Un billet de Canton, 2

13 novembre 2009

En marge d’une grande manifestation organisée un an avant le lancement des Jeux asiatiques qui se dérouleront à Canton, conversation franche et chaleureuse avec mon ami Chen Haosu, président de « l’Association nationale d’amitié avec les pays étrangers ».
Tout en assumant nos convictions et nos différences, nous partageons la même volonté de dialogue et de coopération.


Le lendemain, rendez-vous au Century Grand Hall pour la réunion du Conseil Mondial, en présence de Xi Jinping, vice président de la République populaire de Chine.
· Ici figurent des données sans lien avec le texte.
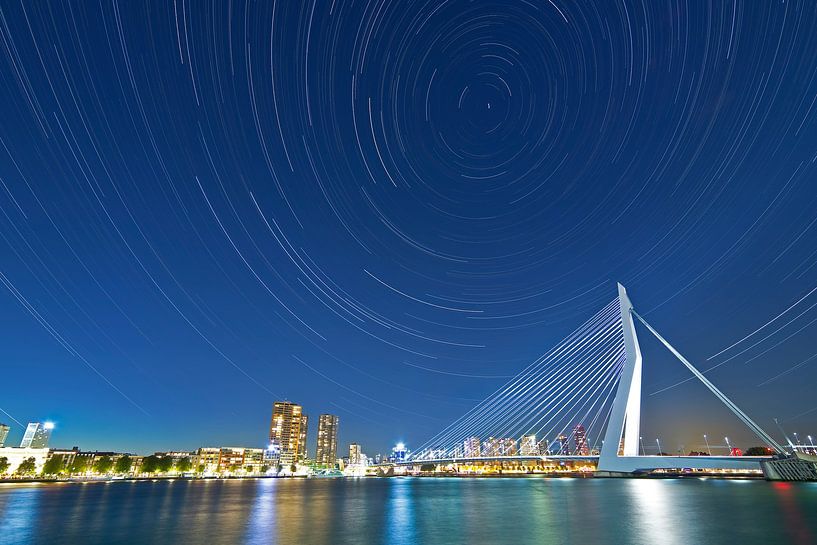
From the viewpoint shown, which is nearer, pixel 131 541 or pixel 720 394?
pixel 131 541

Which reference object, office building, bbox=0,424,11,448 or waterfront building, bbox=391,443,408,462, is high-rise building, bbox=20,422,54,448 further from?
waterfront building, bbox=391,443,408,462

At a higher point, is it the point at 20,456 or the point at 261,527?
the point at 20,456

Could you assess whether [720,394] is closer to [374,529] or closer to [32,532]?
[374,529]

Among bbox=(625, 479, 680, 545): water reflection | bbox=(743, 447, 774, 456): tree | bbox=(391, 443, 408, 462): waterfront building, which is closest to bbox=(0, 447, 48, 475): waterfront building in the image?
bbox=(391, 443, 408, 462): waterfront building

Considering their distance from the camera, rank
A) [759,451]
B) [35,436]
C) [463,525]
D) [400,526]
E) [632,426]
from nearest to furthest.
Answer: [463,525], [400,526], [632,426], [759,451], [35,436]

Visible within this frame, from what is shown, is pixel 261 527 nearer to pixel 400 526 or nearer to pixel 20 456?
pixel 400 526

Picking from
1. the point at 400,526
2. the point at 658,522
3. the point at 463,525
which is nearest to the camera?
the point at 658,522

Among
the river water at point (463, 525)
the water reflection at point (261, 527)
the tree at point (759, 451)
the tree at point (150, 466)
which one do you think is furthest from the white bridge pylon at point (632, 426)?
the tree at point (150, 466)

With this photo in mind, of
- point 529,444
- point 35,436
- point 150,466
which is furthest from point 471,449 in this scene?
point 35,436

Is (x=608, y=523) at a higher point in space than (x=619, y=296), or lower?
lower

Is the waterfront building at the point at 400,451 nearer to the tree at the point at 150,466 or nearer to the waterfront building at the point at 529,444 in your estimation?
the waterfront building at the point at 529,444

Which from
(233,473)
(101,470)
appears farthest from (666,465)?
(233,473)

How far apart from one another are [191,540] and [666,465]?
5708cm

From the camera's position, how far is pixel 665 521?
83.2ft
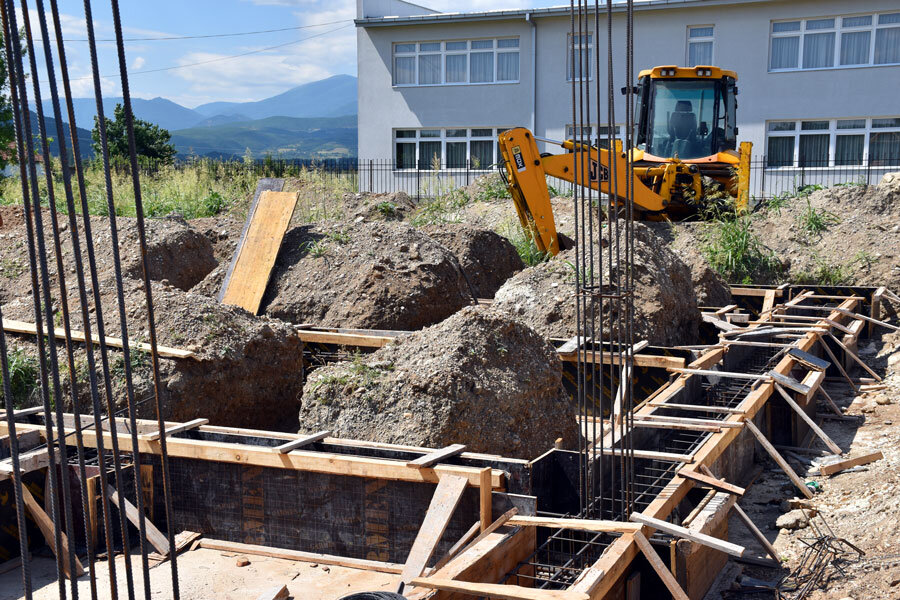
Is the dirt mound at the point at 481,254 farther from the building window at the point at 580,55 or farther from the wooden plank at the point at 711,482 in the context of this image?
the wooden plank at the point at 711,482

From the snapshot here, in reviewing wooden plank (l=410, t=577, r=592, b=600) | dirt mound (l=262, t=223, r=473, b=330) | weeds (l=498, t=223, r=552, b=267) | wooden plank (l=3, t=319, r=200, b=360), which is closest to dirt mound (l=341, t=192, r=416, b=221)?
weeds (l=498, t=223, r=552, b=267)

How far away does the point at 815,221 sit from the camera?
45.0 ft

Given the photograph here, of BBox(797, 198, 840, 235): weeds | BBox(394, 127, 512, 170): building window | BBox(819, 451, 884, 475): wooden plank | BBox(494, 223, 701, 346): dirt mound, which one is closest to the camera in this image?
BBox(819, 451, 884, 475): wooden plank

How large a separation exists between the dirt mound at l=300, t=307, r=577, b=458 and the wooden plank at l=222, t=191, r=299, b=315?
3.49m

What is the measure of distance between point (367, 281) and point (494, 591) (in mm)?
5538

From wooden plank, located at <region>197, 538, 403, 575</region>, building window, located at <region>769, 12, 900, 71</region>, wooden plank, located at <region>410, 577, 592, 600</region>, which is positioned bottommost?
wooden plank, located at <region>197, 538, 403, 575</region>

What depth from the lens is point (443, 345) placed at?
18.1 ft

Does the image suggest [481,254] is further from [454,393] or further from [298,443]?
[298,443]

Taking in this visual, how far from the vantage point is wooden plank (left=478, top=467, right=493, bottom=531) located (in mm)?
4062

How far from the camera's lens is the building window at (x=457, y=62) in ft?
87.5

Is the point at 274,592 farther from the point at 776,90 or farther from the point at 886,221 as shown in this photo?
the point at 776,90

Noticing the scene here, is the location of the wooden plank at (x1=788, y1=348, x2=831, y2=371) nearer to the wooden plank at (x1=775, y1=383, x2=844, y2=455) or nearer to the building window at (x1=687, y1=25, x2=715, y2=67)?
the wooden plank at (x1=775, y1=383, x2=844, y2=455)

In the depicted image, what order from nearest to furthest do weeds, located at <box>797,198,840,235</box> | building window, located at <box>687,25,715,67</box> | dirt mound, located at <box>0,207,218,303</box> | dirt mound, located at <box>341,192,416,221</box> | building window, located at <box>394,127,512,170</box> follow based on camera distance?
dirt mound, located at <box>0,207,218,303</box> < weeds, located at <box>797,198,840,235</box> < dirt mound, located at <box>341,192,416,221</box> < building window, located at <box>687,25,715,67</box> < building window, located at <box>394,127,512,170</box>

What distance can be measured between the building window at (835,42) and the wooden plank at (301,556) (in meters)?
23.3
Au centre des débats, l’impact de la crise sur les gouvernements locaux. Dans mon intervention, je salue nos hôtes, les remerciant de leur accueil et rendant hommage à tout ce que la culture chinoise apporte à l’identité de Paris. Un constat : malgré la crise dont elles subissent, partout, les effets, nos collectivités se battent pour maintenir un haut niveau de service public, dédié à la vie des habitants et à une dynamique sociale et économique. Par le dialogue et les partenariats qu’elles développent sans cesse, des projets aboutissent, donnant un sens opérationnel à la notion de solidarité.


Progressivement, le rôle et l’engagement des villes sont d’ailleurs reconnus par les instances internationales, même si cela demeure encore insuffisant. Avec le maire de Canton, Zhang Guangning, nous constatons que le CGLU est désormais un interlocuteur sérieux de la Banque Mondiale : celle-ci mobilise des financements de plus en plus significatifs en faveur des grands enjeux du monde urbain. Avec modestie, mais détermination et pragmatisme, les villes s’affirment donc comme des acteurs incontournables face aux défis de l’époque : justice sociale, nouvelle donne économique, urbanisme, mais aussi, bien entendu, écologie. Ce dernier point est également très présent dans nos débats, quelques semaines avant Copenhague. Des Etats présents à ce rendez-vous décisif, nous attendons des engagements précis, des dispositifs contraignants et un traitement à égalité de chaque acteur. Je pense bien entendu aux pays émergents, Chine, Inde, Brésil, qui, légitimement, souhaitent que les Etats-Unis et l’Union européenne définissent des objectifs dès l’horizon de 2020. Mais je pense aussi à l’Afrique, que la communauté internationale doit prendre en compte au même titre que les autres continents. Donc là aussi, s’engager : sur des moyens financiers ainsi que des transferts de technologies.


En tant que laboratoires des pratiques et des instruments qui influent concrètement sur notre environnement, l’expertise des villes peut être un atout dont nous souhaitons qu’il inspire la démarche des Etats.